Task instructions:
Every line of the records that holds the word "Recall" should be copied out.

** Data extracts follows **

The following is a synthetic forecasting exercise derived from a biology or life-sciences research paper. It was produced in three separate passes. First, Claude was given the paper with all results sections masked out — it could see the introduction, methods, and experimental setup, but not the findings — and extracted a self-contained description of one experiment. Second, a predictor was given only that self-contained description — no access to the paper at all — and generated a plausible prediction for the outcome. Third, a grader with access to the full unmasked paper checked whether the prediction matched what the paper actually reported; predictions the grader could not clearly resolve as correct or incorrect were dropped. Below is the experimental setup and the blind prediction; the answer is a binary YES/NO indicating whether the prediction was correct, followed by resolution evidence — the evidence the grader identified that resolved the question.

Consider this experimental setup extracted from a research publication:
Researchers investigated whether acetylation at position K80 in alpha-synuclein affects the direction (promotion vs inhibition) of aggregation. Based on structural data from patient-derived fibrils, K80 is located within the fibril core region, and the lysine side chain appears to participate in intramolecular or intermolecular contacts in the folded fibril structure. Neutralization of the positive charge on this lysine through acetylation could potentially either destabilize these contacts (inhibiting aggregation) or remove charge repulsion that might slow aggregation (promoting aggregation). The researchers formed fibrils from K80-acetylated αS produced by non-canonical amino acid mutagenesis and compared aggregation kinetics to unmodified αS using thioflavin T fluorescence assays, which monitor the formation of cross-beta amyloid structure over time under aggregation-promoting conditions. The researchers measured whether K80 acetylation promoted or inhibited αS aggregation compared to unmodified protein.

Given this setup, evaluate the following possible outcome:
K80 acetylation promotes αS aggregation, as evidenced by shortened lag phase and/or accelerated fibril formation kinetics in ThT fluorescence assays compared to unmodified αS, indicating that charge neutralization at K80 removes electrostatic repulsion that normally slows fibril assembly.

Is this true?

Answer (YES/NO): NO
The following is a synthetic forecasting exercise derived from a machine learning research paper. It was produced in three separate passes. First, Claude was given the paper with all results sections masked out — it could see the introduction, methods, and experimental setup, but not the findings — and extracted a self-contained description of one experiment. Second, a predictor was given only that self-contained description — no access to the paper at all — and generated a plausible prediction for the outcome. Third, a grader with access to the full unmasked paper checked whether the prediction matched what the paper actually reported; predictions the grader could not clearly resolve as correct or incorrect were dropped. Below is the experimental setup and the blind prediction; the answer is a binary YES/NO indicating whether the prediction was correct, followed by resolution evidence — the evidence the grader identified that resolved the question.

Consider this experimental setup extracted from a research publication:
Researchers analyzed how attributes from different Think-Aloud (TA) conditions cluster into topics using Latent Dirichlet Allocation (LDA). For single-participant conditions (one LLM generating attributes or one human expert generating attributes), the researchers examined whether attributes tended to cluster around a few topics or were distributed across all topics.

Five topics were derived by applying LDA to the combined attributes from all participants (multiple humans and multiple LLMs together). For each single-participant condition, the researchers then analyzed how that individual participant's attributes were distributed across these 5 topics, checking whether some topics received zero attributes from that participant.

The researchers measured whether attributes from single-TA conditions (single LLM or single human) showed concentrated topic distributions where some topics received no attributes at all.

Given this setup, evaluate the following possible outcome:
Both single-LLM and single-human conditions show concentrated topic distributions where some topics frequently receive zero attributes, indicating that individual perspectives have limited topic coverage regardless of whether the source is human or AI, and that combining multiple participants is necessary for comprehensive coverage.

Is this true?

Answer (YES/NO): YES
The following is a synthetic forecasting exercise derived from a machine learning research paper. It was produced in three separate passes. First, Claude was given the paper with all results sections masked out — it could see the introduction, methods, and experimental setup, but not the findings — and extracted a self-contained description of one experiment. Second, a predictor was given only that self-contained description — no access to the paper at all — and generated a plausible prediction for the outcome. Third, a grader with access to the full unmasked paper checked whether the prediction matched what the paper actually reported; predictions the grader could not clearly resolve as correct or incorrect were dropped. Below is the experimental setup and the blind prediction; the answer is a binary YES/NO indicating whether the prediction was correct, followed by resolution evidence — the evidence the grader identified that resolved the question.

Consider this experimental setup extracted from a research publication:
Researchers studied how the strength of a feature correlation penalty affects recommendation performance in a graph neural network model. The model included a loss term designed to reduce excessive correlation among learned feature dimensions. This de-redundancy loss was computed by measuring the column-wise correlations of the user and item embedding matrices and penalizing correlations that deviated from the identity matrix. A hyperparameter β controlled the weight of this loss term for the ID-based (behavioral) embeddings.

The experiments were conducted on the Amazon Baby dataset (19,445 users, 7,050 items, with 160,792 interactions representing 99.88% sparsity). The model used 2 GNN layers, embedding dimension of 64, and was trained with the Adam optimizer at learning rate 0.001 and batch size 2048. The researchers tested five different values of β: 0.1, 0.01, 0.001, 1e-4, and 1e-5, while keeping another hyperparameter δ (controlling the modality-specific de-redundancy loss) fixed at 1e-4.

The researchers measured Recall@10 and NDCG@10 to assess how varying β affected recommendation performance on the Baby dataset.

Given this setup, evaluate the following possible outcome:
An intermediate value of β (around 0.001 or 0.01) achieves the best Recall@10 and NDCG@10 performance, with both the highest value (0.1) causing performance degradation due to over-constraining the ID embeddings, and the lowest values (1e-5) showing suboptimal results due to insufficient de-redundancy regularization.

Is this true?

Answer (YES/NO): YES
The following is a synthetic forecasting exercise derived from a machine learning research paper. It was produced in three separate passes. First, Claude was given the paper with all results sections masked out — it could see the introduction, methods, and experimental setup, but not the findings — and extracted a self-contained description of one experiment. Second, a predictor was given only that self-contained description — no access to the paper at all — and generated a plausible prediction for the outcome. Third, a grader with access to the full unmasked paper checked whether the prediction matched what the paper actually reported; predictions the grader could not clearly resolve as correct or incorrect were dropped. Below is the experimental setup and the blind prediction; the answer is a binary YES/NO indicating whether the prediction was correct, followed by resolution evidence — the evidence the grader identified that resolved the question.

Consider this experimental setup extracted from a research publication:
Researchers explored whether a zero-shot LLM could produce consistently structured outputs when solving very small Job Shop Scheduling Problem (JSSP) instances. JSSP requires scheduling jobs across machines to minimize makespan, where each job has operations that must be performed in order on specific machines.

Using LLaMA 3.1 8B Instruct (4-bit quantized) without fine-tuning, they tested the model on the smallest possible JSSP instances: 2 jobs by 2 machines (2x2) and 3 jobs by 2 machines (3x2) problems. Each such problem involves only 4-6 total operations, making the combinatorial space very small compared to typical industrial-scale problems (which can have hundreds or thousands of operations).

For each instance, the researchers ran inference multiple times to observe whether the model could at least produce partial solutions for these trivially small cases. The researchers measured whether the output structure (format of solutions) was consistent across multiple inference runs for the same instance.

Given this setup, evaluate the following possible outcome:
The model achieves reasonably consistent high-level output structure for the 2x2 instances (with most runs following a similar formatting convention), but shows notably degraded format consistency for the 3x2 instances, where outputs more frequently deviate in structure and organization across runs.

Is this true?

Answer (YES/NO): NO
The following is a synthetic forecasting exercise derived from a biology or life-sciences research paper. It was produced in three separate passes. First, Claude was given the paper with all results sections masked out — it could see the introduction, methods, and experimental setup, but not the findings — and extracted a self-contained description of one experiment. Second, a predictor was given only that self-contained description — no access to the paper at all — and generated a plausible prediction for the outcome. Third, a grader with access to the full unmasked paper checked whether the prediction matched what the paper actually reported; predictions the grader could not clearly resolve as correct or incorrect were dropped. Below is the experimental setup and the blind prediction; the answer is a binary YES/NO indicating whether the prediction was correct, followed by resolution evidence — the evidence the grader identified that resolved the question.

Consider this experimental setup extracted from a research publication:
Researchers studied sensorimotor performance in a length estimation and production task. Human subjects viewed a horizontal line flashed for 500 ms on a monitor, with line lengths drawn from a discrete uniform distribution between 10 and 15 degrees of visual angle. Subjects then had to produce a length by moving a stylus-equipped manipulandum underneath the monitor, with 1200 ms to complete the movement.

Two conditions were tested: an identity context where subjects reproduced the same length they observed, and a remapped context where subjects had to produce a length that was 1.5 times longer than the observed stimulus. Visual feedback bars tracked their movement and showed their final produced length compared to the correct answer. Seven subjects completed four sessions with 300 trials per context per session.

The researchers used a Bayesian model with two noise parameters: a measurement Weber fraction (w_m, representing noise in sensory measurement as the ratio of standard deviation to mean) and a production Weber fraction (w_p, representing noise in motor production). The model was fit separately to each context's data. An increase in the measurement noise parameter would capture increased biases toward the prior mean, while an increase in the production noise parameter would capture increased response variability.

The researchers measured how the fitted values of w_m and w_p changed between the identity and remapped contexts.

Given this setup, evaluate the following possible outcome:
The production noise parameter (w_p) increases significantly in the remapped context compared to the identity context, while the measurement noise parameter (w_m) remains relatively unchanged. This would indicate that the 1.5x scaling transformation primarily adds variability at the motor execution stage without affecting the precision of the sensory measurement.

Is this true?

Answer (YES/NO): NO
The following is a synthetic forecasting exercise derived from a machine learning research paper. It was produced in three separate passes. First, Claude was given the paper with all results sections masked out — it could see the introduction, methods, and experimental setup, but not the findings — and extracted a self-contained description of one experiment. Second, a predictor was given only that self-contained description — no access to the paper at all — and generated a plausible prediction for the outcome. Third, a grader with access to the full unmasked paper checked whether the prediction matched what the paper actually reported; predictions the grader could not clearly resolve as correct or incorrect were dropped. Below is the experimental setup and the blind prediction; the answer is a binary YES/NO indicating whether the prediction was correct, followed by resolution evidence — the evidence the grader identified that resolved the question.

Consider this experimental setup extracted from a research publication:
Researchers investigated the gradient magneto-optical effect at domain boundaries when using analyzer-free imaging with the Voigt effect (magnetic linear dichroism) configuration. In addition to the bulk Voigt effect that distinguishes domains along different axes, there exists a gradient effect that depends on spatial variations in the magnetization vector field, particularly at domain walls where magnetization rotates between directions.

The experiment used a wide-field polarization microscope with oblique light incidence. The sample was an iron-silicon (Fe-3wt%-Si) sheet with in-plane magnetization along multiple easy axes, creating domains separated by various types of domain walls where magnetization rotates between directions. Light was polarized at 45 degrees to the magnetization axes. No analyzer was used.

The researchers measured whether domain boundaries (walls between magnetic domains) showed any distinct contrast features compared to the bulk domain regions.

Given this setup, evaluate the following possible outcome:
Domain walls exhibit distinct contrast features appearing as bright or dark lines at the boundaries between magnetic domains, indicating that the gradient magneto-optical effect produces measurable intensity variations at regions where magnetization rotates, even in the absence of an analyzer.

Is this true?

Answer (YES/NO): YES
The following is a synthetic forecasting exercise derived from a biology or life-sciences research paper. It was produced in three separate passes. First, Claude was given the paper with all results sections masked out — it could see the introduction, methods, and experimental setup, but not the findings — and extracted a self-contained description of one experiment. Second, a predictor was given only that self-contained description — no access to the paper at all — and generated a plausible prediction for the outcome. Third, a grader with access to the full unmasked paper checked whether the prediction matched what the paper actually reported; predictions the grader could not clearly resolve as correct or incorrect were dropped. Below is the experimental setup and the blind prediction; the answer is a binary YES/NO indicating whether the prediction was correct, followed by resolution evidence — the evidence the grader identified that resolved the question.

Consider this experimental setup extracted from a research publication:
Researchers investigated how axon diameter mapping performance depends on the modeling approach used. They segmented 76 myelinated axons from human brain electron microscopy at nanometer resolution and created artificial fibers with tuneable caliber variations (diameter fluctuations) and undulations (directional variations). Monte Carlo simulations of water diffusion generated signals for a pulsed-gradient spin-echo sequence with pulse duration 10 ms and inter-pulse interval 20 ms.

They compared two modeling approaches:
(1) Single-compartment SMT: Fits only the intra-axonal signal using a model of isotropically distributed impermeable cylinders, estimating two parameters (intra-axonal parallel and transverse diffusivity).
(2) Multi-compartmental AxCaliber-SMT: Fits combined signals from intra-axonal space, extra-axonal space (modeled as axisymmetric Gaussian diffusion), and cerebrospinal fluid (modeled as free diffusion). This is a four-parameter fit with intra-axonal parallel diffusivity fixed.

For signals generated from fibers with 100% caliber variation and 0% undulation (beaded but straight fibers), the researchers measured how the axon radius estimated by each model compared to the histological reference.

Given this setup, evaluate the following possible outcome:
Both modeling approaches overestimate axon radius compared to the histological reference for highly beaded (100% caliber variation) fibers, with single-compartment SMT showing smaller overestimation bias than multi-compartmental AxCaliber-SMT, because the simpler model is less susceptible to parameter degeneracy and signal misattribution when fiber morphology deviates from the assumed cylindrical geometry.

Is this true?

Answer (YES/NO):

** End of Data extracts **

Answer to this exercise:
The researchers measured Recall@10 and NDCG@10 to assess how varying β affected recommendation performance on the Baby dataset.
An intermediate value of β (around 0.001 or 0.01) achieves the best Recall@10 and NDCG@10 performance, with both the highest value (0.1) causing performance degradation due to over-constraining the ID embeddings, and the lowest values (1e-5) showing suboptimal results due to insufficient de-redundancy regularization.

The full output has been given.